My mother gave my grandmother the steely-eye. “Yesterday you told me you got rid of the gun and all the bullets. You promised.”
“I was gonna suggest that she goes to Walmart,” Grandma said. “They got everything.”
I caught my mother glancing at the cupboard over the sink. She kept her hooch there, and she was probably weighing my opinion of her as an alcoholic against how bad she needed a drink. I love Grandma Mazur, but in all honesty, if I had to live with her I’d be taking a nip in the afternoon too.
“What kind of bad guys are you hunting down these days?” Grandma asked.
“No one special,” I said. “The usual suspects.”
“I heard you nabbed Billy Bacon but he got away,” Grandma said.
I nodded. “We had him in custody but there was an incident.”
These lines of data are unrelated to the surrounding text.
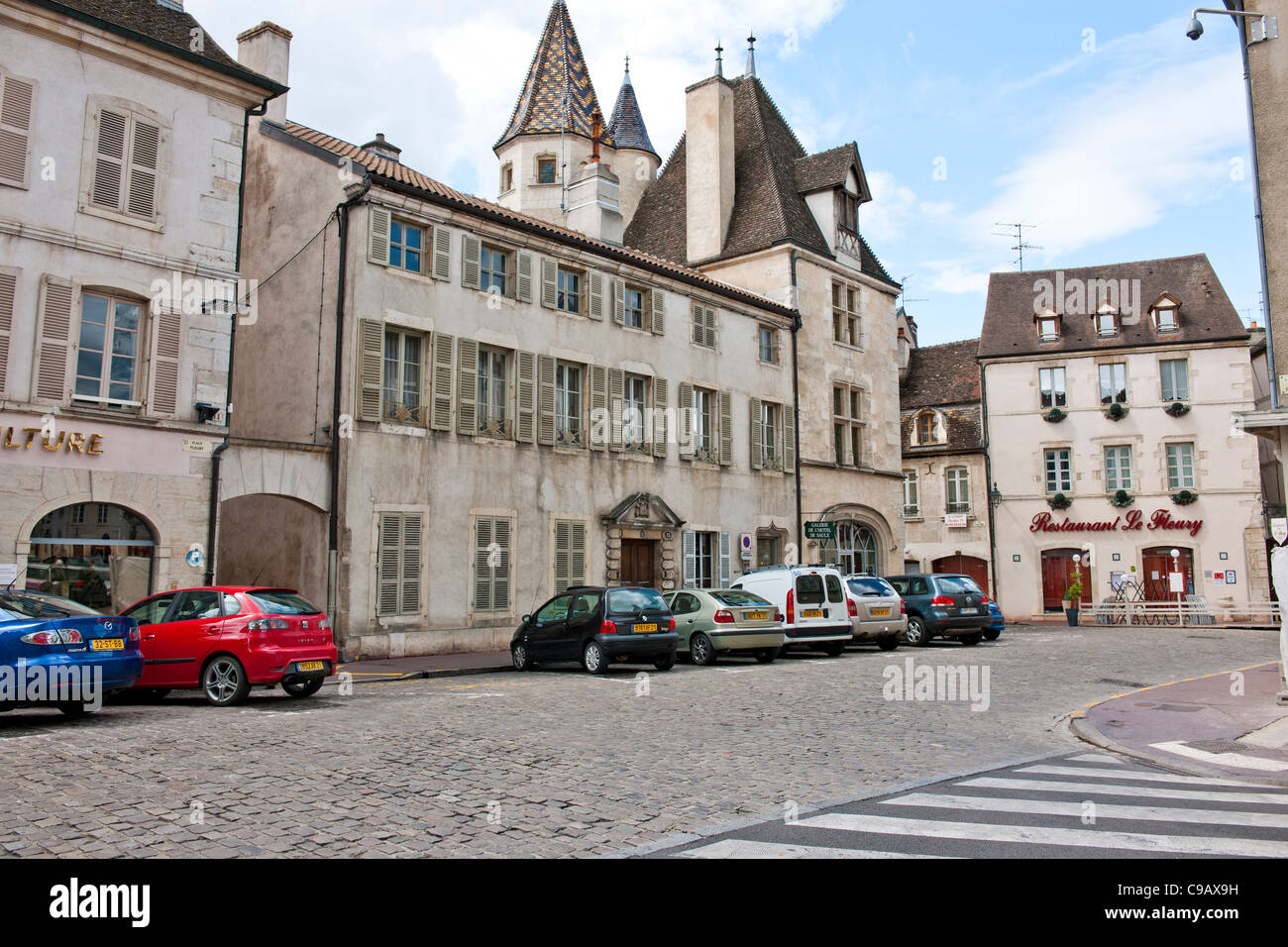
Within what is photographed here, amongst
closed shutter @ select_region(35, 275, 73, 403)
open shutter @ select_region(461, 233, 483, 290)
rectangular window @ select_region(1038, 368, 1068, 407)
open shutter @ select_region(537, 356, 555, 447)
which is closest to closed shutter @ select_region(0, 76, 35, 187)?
closed shutter @ select_region(35, 275, 73, 403)

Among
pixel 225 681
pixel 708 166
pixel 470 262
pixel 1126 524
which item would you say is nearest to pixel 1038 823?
pixel 225 681

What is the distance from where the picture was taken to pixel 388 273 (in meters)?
20.3

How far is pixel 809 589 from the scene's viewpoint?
2088cm

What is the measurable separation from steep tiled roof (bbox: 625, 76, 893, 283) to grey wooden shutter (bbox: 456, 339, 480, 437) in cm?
1310

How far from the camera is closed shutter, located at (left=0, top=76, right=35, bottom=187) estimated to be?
15.3 m

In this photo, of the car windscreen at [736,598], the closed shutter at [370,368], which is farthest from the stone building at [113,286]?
the car windscreen at [736,598]

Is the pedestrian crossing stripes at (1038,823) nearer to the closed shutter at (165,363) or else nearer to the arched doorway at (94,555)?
the arched doorway at (94,555)

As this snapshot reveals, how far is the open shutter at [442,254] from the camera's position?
69.7 feet

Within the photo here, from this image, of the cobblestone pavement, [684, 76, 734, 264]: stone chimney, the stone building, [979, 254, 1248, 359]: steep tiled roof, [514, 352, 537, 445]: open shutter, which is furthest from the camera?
[979, 254, 1248, 359]: steep tiled roof

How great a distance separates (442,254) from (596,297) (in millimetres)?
4704

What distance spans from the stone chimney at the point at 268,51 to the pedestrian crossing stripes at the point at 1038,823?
19632 millimetres

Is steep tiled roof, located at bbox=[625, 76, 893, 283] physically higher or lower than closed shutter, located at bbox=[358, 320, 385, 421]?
higher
My mother snapped to attention. “What incident? I didn’t hear about an incident.”
“It involved Lula,” I said. “I was getting lunch for all of us and Lula and Billy Bacon got carjacked.”
“Oh my God,” my mother said, and immediately made the sign of the cross. “Where did this happen? It was in a bad neighborhood, wasn’t it? You’re always in a bad neighborhood. I don’t know why you can’t find a nice normal job.”
“I sort of like my job,” I said. “I have a lot of personal freedom, and I don’t have to get dressed up.”
“You make no money, and you’re always dealing with criminals,” my mother said. “It’s a terrible job. You should quit and marry Joseph.”